Getting to race day optimally trained doesn’t always happen. Life does happen though, and sometimes you wind up racing under trained or over trained. Whether it is injury, stacking too many miles in or having races too close, there are lots of ways you might wind up over trained or under trained. Is one better than the other?
Over training your running bears the short term risk of becoming injured. Sometimes, these injuries go away quickly on their own. Other times, these injuries can be things like stress fractures, tendinitis, or plantar fasciitis, which can take months to heal from. Don’t tempt injury by training through pain. Make sure you take time to recover properly.
In the long term, overtraining can lead to the more serious Overtraining Syndrome. OTS is signified by chronic fatigue, loss of energy, insomnia, depression, and potentially heart arrhythmia.
Symptoms of Running Overtraining
- Extended fatigue
- Constant muscle soreness
- Heavy, unresponsive legs
- Sleepiness, or inability to sleep
- Mood swings
- Appetite swings (hungry or not hungry)
- Increased resting heart rate
- Stagnated performance
Download a 30 Day Hill Training Plan! Free!

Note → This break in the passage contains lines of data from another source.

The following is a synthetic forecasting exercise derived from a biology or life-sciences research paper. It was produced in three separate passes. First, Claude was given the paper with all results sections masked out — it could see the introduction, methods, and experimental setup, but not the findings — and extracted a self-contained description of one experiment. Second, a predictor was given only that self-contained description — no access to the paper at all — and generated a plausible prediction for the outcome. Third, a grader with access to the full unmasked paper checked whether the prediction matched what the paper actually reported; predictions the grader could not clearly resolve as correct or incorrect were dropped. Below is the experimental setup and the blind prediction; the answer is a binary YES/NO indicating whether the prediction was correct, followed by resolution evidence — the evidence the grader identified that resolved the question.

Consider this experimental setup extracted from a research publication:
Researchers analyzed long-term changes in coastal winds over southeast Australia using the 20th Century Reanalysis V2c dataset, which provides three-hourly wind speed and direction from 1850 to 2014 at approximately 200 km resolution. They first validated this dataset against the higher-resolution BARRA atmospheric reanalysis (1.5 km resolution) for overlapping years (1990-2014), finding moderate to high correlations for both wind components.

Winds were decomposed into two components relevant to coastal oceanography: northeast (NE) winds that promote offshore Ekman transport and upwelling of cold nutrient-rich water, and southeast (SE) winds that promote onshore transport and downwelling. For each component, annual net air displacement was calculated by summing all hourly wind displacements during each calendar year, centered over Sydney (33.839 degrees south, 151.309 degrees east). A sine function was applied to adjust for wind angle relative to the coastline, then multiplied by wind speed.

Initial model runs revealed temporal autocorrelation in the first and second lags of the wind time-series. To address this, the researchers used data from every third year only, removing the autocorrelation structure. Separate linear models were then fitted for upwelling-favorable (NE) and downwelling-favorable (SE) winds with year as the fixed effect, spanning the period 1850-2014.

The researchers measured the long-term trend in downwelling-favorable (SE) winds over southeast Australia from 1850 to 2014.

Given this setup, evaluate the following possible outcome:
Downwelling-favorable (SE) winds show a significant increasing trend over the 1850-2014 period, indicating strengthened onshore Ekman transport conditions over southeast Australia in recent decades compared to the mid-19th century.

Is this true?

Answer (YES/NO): NO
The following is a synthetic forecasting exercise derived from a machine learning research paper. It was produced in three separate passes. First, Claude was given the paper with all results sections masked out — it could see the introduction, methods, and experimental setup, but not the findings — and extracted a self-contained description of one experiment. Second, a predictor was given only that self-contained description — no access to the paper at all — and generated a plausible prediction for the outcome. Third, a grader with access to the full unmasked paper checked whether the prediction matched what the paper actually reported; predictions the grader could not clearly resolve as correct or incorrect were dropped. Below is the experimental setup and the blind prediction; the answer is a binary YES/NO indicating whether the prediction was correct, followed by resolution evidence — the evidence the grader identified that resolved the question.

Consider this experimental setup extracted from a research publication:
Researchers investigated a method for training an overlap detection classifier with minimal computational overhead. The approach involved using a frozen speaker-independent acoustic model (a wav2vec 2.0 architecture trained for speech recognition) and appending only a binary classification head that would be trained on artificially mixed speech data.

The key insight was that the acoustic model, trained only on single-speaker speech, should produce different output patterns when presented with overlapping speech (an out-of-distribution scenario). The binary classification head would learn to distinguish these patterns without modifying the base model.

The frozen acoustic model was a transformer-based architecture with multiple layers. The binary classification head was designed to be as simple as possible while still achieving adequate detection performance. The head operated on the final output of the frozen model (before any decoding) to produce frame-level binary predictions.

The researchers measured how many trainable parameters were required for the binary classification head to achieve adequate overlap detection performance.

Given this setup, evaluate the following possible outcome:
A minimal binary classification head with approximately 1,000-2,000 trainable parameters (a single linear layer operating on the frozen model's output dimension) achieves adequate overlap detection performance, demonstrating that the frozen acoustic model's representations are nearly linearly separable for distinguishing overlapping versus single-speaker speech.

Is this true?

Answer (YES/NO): NO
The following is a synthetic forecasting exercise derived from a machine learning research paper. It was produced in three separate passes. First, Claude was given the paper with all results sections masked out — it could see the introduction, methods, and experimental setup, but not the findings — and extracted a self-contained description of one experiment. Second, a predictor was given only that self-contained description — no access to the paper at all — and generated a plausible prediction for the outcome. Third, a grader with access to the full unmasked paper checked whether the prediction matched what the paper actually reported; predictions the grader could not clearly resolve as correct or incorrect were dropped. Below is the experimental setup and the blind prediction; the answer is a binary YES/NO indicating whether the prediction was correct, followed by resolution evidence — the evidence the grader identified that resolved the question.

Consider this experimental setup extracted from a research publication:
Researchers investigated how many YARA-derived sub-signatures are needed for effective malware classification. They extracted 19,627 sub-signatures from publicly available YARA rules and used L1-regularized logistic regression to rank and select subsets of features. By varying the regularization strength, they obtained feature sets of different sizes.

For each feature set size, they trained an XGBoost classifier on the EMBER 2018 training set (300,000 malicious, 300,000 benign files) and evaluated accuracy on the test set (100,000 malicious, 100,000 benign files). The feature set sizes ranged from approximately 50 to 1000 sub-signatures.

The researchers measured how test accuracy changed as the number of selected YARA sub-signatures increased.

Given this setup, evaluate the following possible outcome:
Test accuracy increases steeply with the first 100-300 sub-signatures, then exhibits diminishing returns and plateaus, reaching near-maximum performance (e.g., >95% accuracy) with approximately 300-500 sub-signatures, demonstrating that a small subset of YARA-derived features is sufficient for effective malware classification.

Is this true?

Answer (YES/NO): YES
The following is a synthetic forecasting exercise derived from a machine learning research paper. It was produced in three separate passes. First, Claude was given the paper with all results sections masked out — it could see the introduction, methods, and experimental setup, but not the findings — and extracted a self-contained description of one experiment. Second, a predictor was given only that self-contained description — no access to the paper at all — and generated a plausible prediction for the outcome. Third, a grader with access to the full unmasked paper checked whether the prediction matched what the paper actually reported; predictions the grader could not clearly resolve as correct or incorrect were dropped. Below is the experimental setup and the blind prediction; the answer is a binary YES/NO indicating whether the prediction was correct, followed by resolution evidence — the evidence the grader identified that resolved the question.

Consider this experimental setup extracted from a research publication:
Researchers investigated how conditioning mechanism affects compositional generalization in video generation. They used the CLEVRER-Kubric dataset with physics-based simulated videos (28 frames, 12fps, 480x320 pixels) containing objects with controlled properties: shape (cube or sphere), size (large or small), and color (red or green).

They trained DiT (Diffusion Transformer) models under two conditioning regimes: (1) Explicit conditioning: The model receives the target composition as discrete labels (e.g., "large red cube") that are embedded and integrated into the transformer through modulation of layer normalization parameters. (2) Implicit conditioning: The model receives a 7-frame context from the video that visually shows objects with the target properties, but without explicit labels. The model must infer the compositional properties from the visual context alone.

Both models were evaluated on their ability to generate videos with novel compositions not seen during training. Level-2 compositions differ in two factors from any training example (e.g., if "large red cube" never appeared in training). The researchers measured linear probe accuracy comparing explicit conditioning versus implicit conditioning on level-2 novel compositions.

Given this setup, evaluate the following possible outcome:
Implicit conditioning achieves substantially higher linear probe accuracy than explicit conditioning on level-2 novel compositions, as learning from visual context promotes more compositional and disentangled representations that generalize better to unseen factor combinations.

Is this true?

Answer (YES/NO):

Running Races When Overtrained
Can you race while overtrained? You certainly can enter a race. Your performance may also be sub-optimal. You may not have the endurance you’d expect while racing. For example, you might start strong and on pace, but then quickly start fading and find it hard to hold on to your typical pace.
In worse cases, you may exacerbate an existing injury or ignite a new injury while racing over trained.
Running While Under Trained
Undertraining has its challenges as well, and they revolve around which degree of undertrained you are. Somebody who is a prior marathoner will probably find little issue jumping into a 5k with months off from training. However, a 5k-er is unlikely to jump into a marathon after months off without negative repercussions.
Undertraining presents less immediate chance of injury. The body typically gives fair warning signs before an injury occurs, such as more soreness than normal. You may experience soreness and slower pacing in a race when undertrained, and you may even find it possible to push through. The key is not to overdo it, or strain your muscles into injury.
Symptoms of Under Training
- Higher perceived effort than desired
- Not achieving intermittent goals
- Noticeably slower times on benchmark workouts from last season/year
Finding a Balance Between Life and Running
Professionals who have jobs with low physical demands and 40/hr workloads are more likely able to go out for dedicated 50-70 mile weeks than nurses who walk on their feet for 12 hours a day, 3-4 days a week (We’ve coached nurses who walk 10-12 miles a day just at work!). Consider time on feet at work as a factor in your training, and in your recovery. A 20 mile long run followed by a zero-running day but a 12 hour day on your feet at work does not constitute proper recovery!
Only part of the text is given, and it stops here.